* Description of the task
Would you restate all of the entries verbatim, minus any images?
── Task input ──
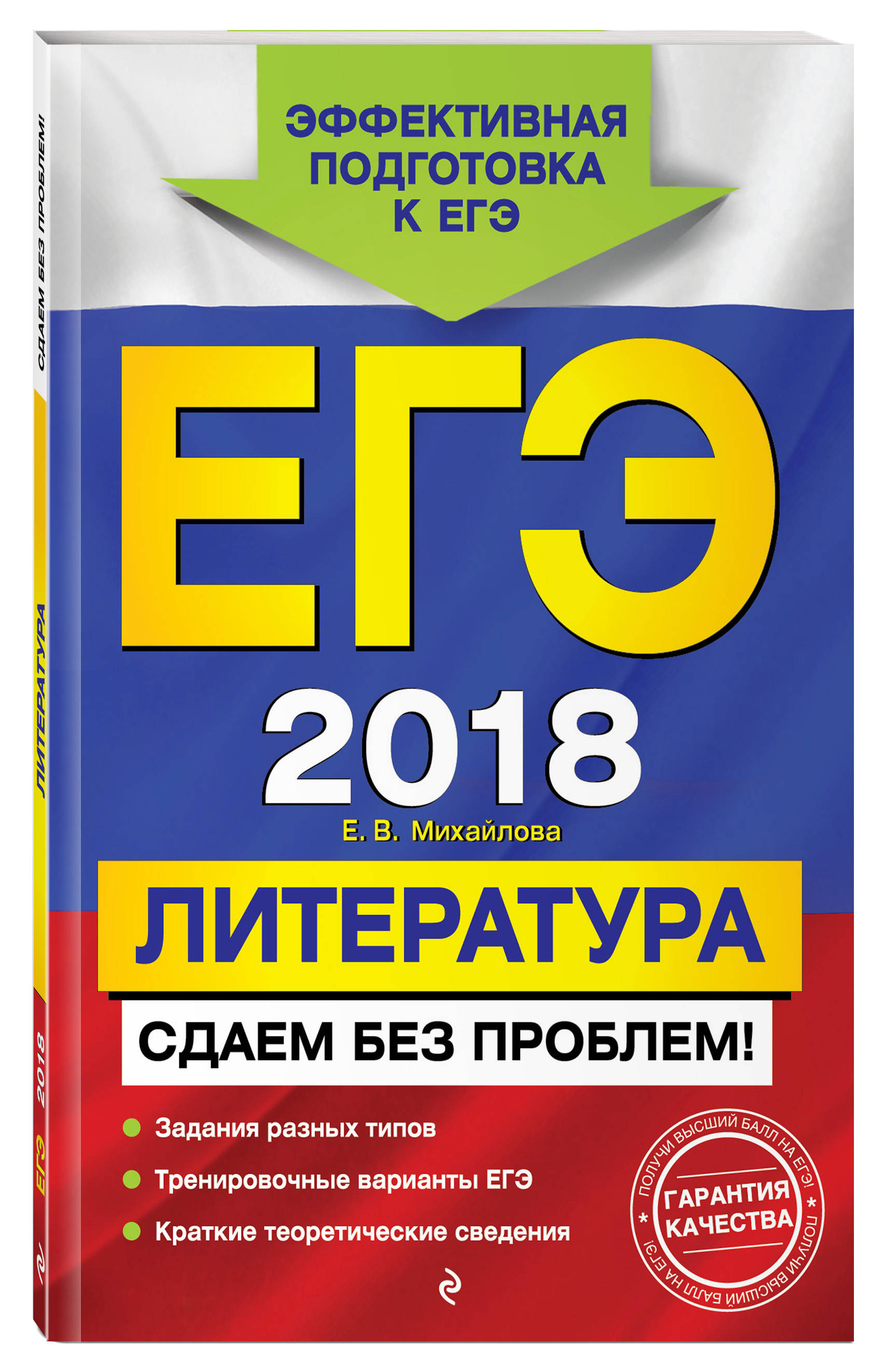 ЕГЭ-2018. Литература. Сдаем без проблем!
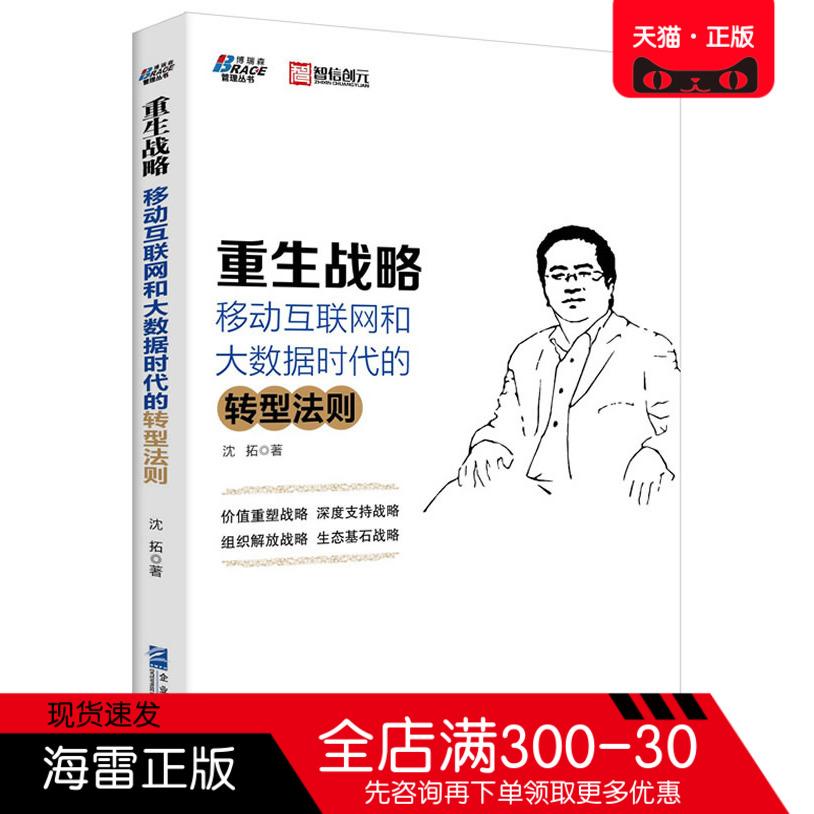 正版图书 重生战略:移动互联网和大数据时代的转型法则 沈拓 企业管理出版社 企业管理书籍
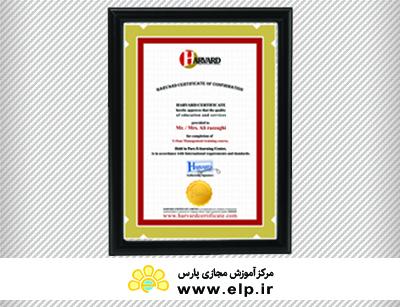 Harvard certificate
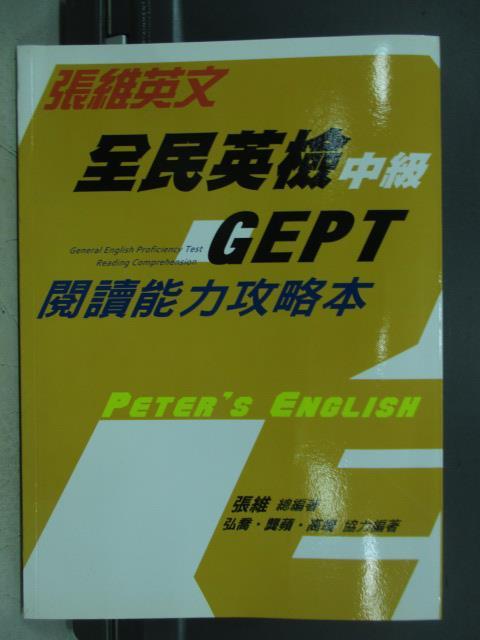 ~書寶 書T3/語言學習_ZHH~全民英檢中級閱讀能力攻略本_GEPT_張維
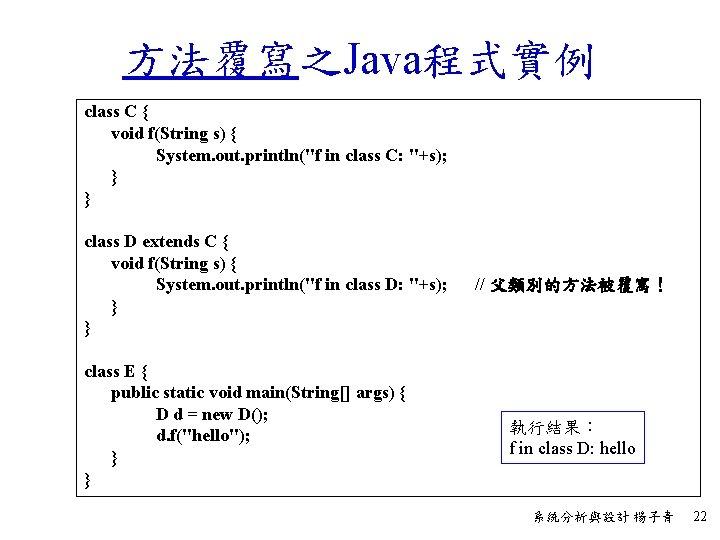 "方法覆寫之Java程式實例 class C { void f(String s) { System. out. println(""f in class C:"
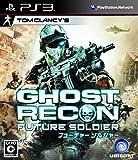 ゴーストリコン フューチャーソルジャー - PS3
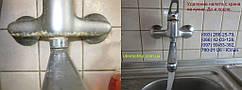 Уборка жилой квартиры. Упор делался на кухню. 4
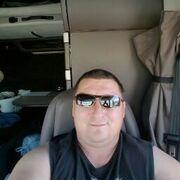 Clifton Mills, 49, г.Даллас
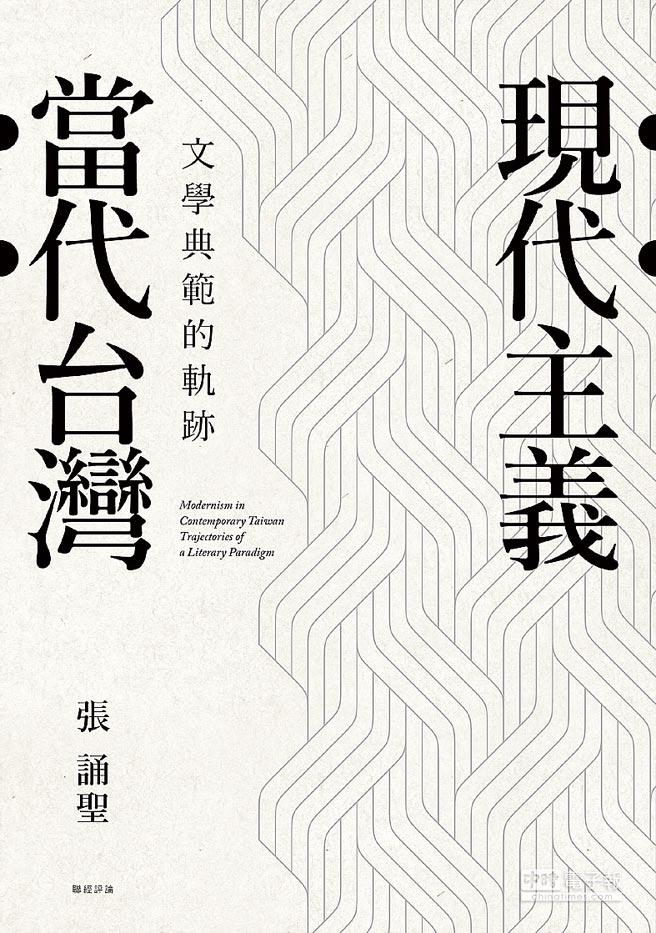 現代主義‧當代台灣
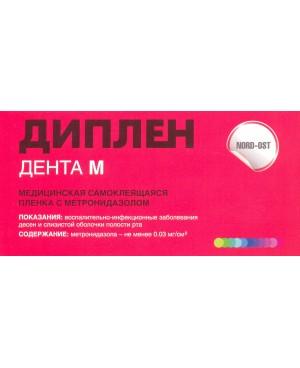 Диплен Дента М (с метронидазолом)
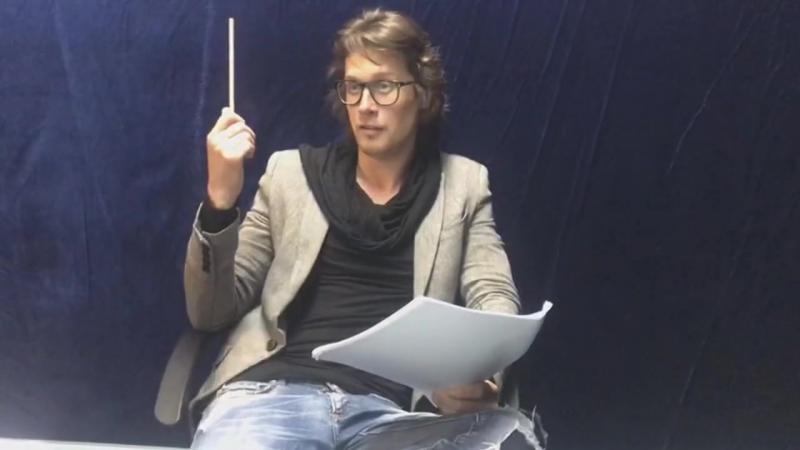Антон Авдеев, начало работы над мюзиклом
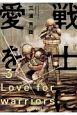 戦士に愛を (3)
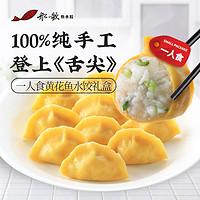 船歌鱼水饺一人食黄花鱼礼盒速食纯手工包制海鲜速冻饺子青岛特色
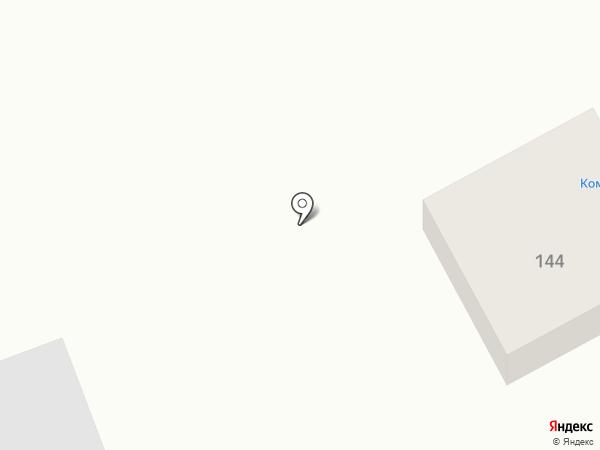 Комбикорм и СтройМатериалы, магазин на карте Иловайска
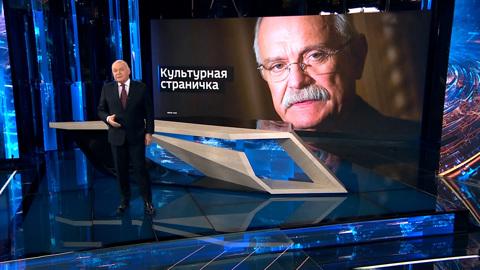 Михалков – Бортич: не буди лихо, пока тихо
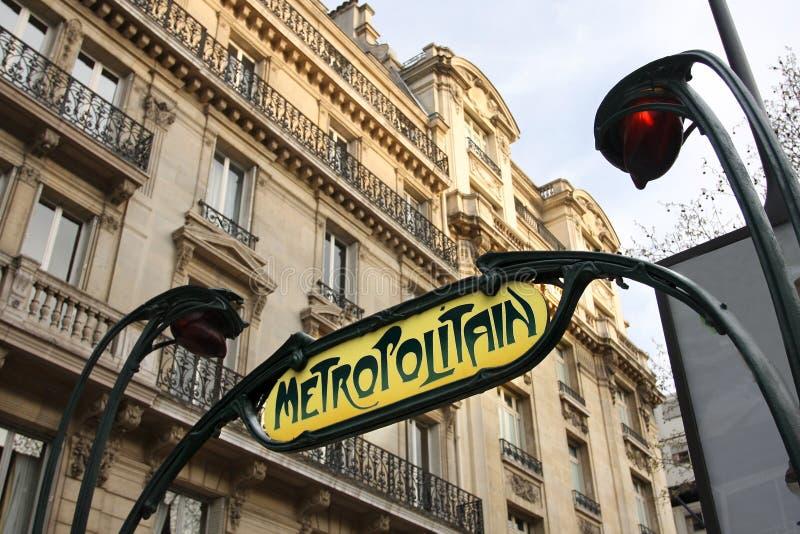 μετρό Παρίσι της Γαλλίας στοκ εικόνες με δικαίωμα ελεύθερης χρήσης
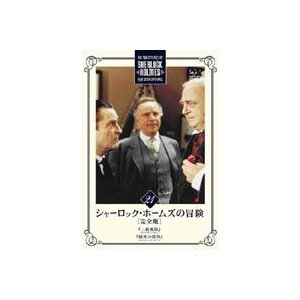 シャーロック・ホームズの冒険 完全版 Vol.21 [DVD]|starclub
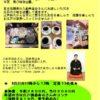 8/31(土)落語&温灸「お江戸に出会える温灸カフェ」開催!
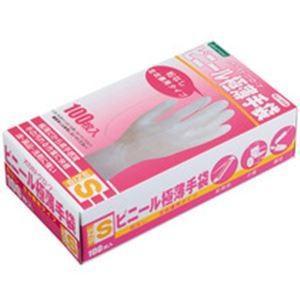 (訳あり・在庫処分)ビニール極薄手袋 粉なし 100枚入 S | キッチン手袋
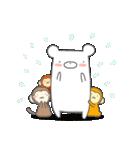 しろくまたん☆シンプルすたんぷ 冬2(個別スタンプ:22)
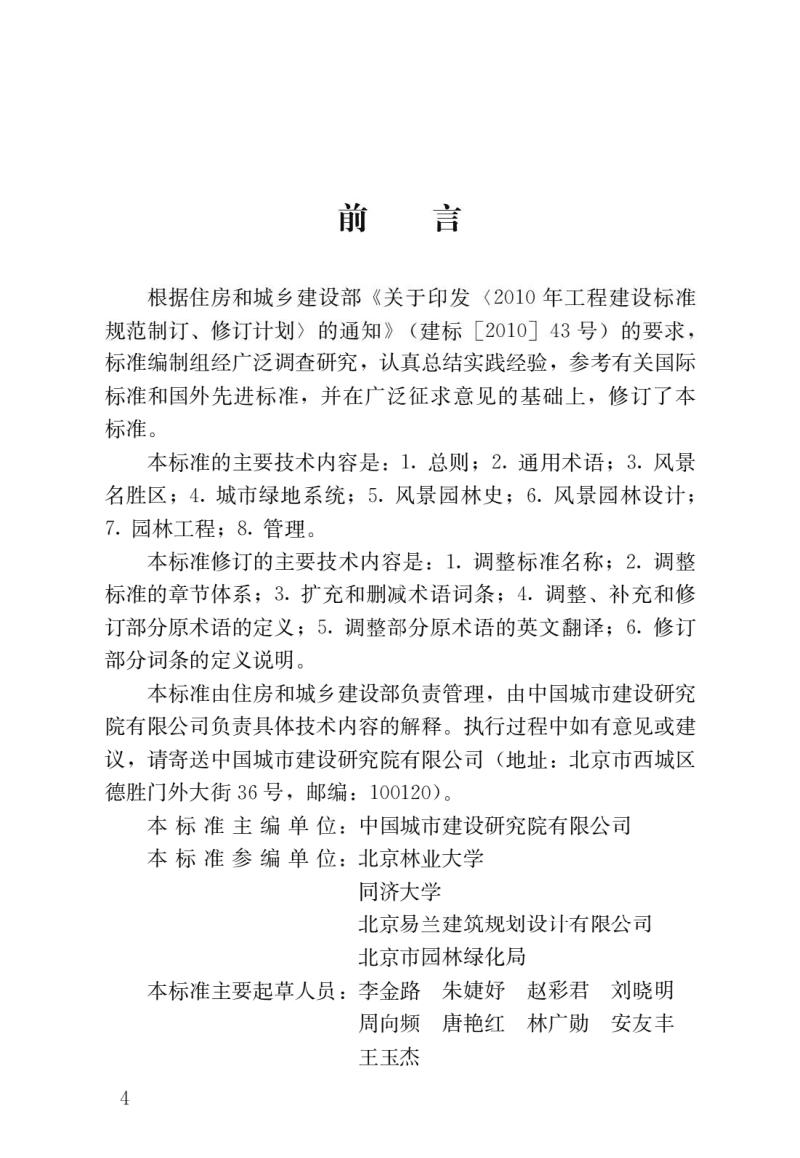 CJJT 91-2017 风景园林基本术语标准(最新版).pdf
───
* Output for this exercise
 ЕГЭ-2018. Литература. Сдаем без проблем!
 正版图书 重生战略:移动互联网和大数据时代的转型法则 沈拓 企业管理出版社 企业管理书籍
 Harvard certificate
 ~書寶 書T3/語言學習_ZHH~全民英檢中級閱讀能力攻略本_GEPT_張維
 "方法覆寫之Java程式實例 class C { void f(String s) { System. out. println(""f in class C:"
 ゴーストリコン フューチャーソルジャー - PS3
 Уборка жилой квартиры. Упор делался на кухню. 4
 Clifton Mills, 49, г.Даллас
 現代主義‧當代台灣
 Диплен Дента М (с метронидазолом)
Антон Авдеев, начало работы над мюзиклом
 戦士に愛を (3)
 船歌鱼水饺一人食黄花鱼礼盒速食纯手工包制海鲜速冻饺子青岛特色
 Комбикорм и СтройМатериалы, магазин на карте Иловайска
 Михалков – Бортич: не буди лихо, пока тихо
 μετρό Παρίσι της Γαλλίας στοκ εικόνες με δικαίωμα ελεύθερης χρήσης
 シャーロック・ホームズの冒険 完全版 Vol.21 [DVD]|starclub
 8/31(土)落語&温灸「お江戸に出会える温灸カフェ」開催!
 (訳あり・在庫処分)ビニール極薄手袋 粉なし 100枚入 S | キッチン手袋
 しろくまたん☆シンプルすたんぷ 冬2(個別スタンプ:22)
 CJJT 91-2017 风景园林基本术语标准(最新版).pdf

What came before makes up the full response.